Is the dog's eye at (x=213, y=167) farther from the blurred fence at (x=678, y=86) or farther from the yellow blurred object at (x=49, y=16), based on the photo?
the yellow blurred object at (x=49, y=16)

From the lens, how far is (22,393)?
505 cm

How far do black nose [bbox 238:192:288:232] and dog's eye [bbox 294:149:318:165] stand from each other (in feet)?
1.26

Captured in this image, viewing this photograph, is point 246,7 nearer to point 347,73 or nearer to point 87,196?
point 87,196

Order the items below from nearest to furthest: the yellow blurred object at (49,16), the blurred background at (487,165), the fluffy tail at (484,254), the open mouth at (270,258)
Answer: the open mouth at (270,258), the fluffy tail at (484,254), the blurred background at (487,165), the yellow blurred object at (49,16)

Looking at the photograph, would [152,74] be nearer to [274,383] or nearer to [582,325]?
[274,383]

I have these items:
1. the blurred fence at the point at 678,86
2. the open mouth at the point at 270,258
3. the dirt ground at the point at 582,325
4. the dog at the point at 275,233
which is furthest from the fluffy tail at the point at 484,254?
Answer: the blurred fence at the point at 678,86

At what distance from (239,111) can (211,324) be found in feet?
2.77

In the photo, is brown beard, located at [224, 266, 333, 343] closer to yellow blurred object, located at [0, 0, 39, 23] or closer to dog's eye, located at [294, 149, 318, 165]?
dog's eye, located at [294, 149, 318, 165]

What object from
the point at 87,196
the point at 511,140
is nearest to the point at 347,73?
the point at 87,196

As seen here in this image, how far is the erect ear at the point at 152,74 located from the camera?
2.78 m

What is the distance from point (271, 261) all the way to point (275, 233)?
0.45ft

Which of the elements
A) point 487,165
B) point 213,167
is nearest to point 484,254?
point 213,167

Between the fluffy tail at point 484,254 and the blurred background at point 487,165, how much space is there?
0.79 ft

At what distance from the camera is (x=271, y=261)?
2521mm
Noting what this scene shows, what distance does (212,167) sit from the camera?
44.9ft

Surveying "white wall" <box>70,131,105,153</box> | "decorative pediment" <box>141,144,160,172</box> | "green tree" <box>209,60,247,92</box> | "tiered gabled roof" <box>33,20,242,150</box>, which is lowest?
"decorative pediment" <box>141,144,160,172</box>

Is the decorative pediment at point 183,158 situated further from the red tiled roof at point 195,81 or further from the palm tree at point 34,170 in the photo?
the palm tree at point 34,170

━━━━━━━━━━

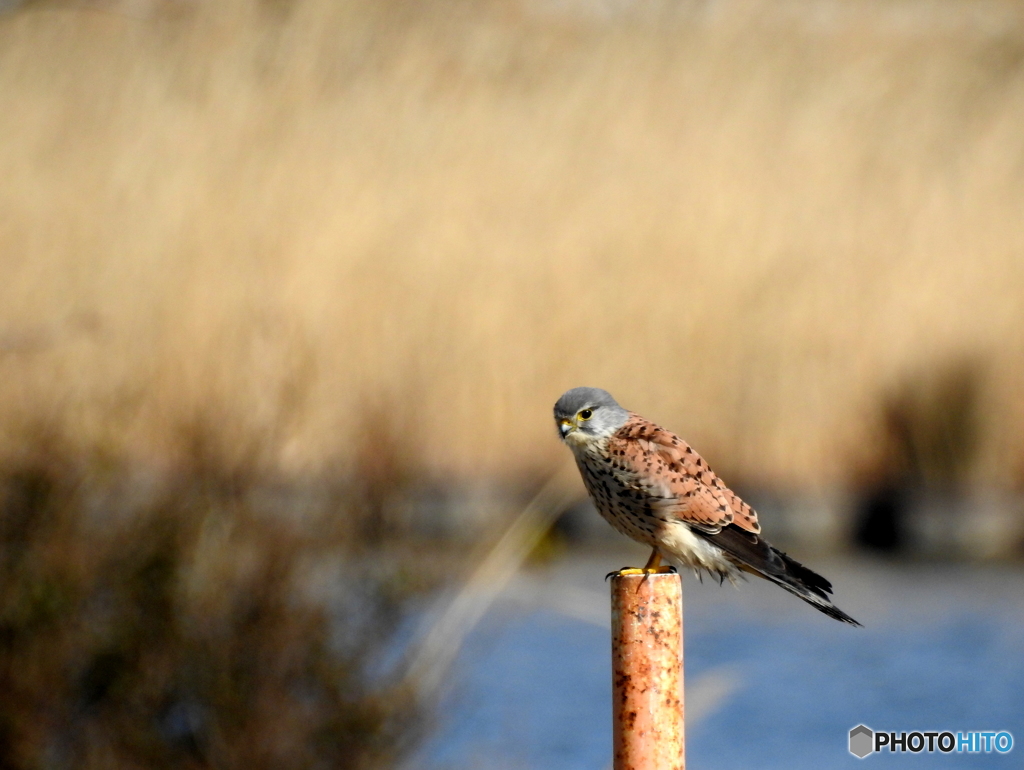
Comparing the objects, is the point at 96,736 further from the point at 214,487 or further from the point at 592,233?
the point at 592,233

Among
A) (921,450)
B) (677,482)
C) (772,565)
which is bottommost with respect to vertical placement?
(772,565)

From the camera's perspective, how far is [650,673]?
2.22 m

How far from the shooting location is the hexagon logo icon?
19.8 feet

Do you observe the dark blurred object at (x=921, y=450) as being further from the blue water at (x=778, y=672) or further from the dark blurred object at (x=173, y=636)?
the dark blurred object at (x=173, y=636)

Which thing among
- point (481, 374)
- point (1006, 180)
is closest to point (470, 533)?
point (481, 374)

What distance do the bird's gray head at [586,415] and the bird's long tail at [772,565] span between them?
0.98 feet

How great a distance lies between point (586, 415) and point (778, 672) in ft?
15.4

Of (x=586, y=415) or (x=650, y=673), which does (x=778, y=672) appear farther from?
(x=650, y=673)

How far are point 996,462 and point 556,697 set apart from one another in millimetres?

━━━━━━━━━━

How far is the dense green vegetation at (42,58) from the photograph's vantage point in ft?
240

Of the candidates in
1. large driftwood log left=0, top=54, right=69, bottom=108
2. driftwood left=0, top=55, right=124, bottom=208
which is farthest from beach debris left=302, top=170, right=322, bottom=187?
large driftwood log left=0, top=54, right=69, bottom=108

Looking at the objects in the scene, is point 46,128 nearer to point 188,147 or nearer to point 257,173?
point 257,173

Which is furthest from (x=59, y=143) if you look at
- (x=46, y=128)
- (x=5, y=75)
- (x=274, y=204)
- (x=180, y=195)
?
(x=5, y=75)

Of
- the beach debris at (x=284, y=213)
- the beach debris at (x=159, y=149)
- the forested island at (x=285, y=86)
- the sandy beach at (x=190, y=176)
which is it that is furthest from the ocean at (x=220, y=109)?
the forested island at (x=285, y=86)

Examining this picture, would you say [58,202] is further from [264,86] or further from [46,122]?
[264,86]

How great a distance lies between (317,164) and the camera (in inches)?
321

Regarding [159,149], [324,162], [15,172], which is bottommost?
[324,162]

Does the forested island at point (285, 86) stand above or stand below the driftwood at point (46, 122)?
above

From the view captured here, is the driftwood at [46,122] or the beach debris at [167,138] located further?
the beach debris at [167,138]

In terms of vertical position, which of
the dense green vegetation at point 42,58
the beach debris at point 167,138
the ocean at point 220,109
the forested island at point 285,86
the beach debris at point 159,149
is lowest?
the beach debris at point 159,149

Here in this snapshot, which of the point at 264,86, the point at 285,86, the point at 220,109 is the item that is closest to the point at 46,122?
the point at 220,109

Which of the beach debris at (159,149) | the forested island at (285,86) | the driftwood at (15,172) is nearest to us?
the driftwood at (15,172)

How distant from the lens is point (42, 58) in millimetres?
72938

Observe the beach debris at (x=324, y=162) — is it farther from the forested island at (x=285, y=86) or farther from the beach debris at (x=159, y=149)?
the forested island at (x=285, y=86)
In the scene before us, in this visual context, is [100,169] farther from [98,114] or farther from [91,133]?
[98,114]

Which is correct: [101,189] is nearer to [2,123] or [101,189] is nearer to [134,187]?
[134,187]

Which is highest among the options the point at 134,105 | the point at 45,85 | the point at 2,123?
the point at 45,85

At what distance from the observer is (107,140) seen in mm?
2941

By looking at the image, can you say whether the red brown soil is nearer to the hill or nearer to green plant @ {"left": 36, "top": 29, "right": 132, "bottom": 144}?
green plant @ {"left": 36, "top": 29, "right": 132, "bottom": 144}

━━━━━━━━━━

• Deine Aufgabe
Formatiere Zeilen aus der Auflistung oben als JSON-Liste von Strings, je Zeile ein String, ohne Leerzeilen. Fang bei der Zeile mit „How far from“ an und hör nach der Zeile mit „How far are“ auf.

• Die Lösung
[
  "How far from the shooting location is the hexagon logo icon?",
  "19.8 feet",
  "Do you observe the dark blurred object at (x=921, y=450) as being further from the blue water at (x=778, y=672) or further from the dark blurred object at (x=173, y=636)?",
  "the dark blurred object at (x=173, y=636)",
  "Which thing among",
  "- point (481, 374)",
  "- point (1006, 180)",
  "is closest to point (470, 533)?",
  "point (481, 374)",
  "What distance do the bird's gray head at [586,415] and the bird's long tail at [772,565] span between them?",
  "0.98 feet",
  "How great a distance lies between point (586, 415) and point (778, 672) in ft?",
  "15.4",
  "Of (x=586, y=415) or (x=650, y=673), which does (x=778, y=672) appear farther from?",
  "(x=650, y=673)",
  "How far are point 996,462 and point 556,697 set apart from one another in millimetres?"
]